- _EXERCISE DIRECTIONS_: Count the lines of the listing below that contain the string "camera", treating uppercase and lowercase letters as distinct, and state only the number.

- _PROVIDED INFORMATION_:
☆ ☆ ☆ ☆
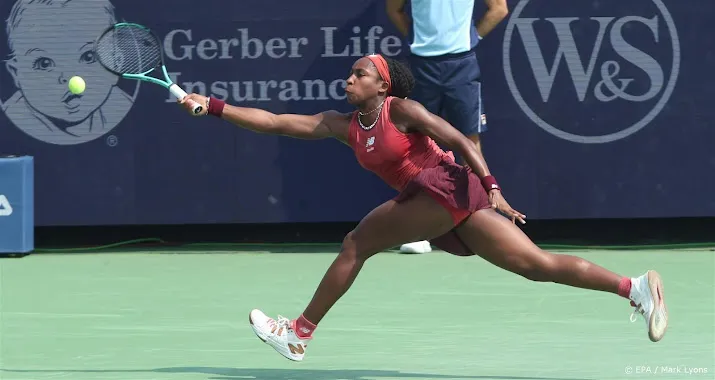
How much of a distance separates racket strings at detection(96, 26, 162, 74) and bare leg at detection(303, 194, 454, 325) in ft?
☆ ☆ ☆ ☆
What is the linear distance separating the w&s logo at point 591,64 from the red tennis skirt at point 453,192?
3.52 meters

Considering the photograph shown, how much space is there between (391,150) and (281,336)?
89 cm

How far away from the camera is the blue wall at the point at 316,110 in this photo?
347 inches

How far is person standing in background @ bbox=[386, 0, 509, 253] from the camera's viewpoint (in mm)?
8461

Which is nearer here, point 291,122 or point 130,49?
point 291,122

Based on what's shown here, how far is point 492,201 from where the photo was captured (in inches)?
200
☆ ☆ ☆ ☆
- _RESULT OF THIS EXERCISE_: 2